DEX significantly decreased apoptosis rates and inhibited interleukin 1 beta (IL-1β), tumor necrosis factor alpha (TNF-α), and interleukin 6 (IL-6) release (P < 0.05). While expression of the pro-apoptotic proteins Bax and Caspase-3 was down-regulated, expression of Bcl-2 was upregulated in a dose-dependent manner (P < 0.05). Interestingly, miR-17-5p expression was down-regulated in the OGD/R group (compared to controls). Toll-like receptor 4 (TLR4), a key regulator of nuclear factor kappa-B (NF-κB) signaling, was identified as a novel target of miR-17-5p in PC12 cells. miR-17-5p expression was upregulated in the OGD/R + DEX group, suppressing TLR4 expression and reducing the secretion of proinflammatory cytokines.
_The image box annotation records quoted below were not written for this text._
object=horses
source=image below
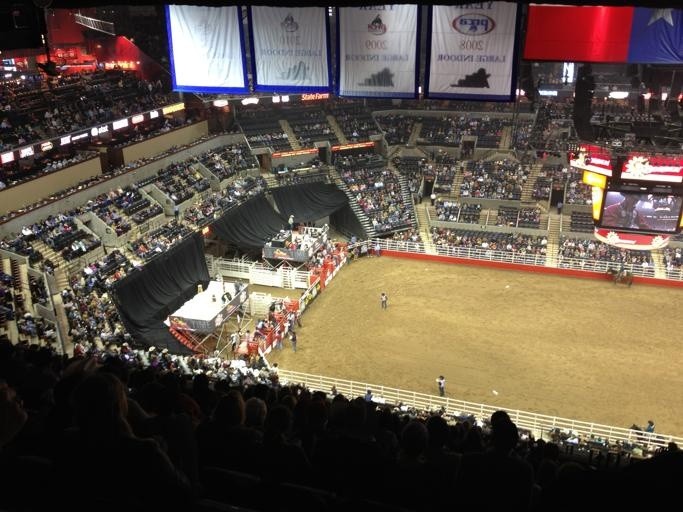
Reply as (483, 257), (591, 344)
(606, 268), (634, 287)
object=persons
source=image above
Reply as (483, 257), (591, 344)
(365, 60), (682, 287)
(379, 291), (388, 307)
(0, 63), (363, 366)
(1, 365), (682, 512)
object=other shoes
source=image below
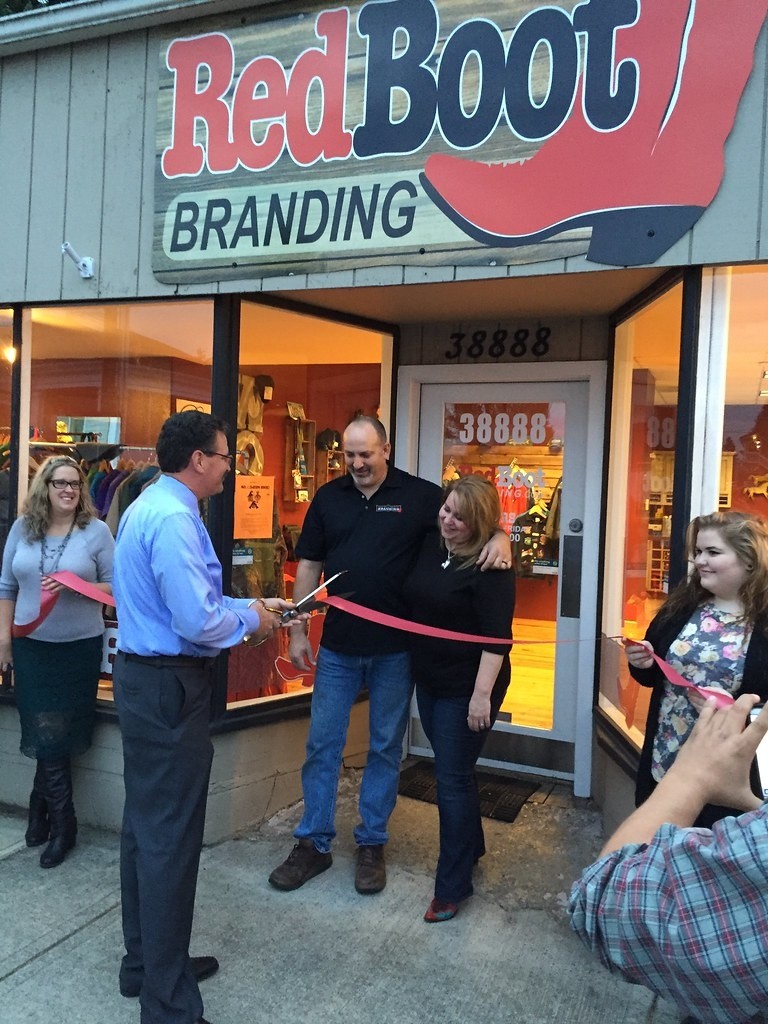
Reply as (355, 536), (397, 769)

DEX inhibits OGD/R-induced inflammation and apoptosis in PC12 cells by increasing miR-17-5p expression, downregulating TLR4, and inhibiting NF-κB signaling.
右美托咪定(DEX)是一种选择性α2-肾上腺素能受体激动剂,具有麻醉活性和神经保护作用。然而,其在分子水平上的作用机制仍不清楚。在这项研究中,我们研究了 DEX 对 PC12 细胞氧葡萄糖剥夺/再灌注(OGD/R)诱导的神经元凋亡的保护作用,并评估了其神经保护和抗炎的潜在机制。
建立 PC12 细胞 OGD/R 模型。培养 PC12 细胞并分为对照组、OGD/R 组和 OGD/R+DEX(1μM、10μM、50μM)组。通过流式细胞术分析细胞凋亡,通过 qRT-PCR、western blot 分析和酶联免疫吸附试验(ELISA)测定表达谱。通过荧光素酶报告实验评估 miRNA 与其下游靶标的相互作用。
DEX 可显著降低细胞凋亡率,并抑制白细胞介素 1β(IL-1β)、肿瘤坏死因子-α(TNF-α)和白细胞介素 6(IL-6)的释放(P<0.05)。促凋亡蛋白 Bax 和 Caspase-3 的表达下调,Bcl-2 的表达呈剂量依赖性上调(P<0.05)。有趣的是,OGD/R 组中 miR-17-5p 的表达下调(与对照组相比)。Toll 样受体 4(TLR4)是核因子 kappa-B(NF-κB)信号通路的关键调节因子,被鉴定为 PC12 细胞中 miR-17-5p 的新靶标。DEX 上调 miR-17-5p 的表达,抑制 TLR4 的表达,减少促炎细胞因子的分泌,从而抑制 OGD/R 诱导的炎症和细胞凋亡。
DEX 通过增加 miR-17-5p 的表达、下调 TLR4 以及抑制 NF-κB 信号通路,抑制 OGD/R 诱导的 PC12 细胞炎症和凋亡。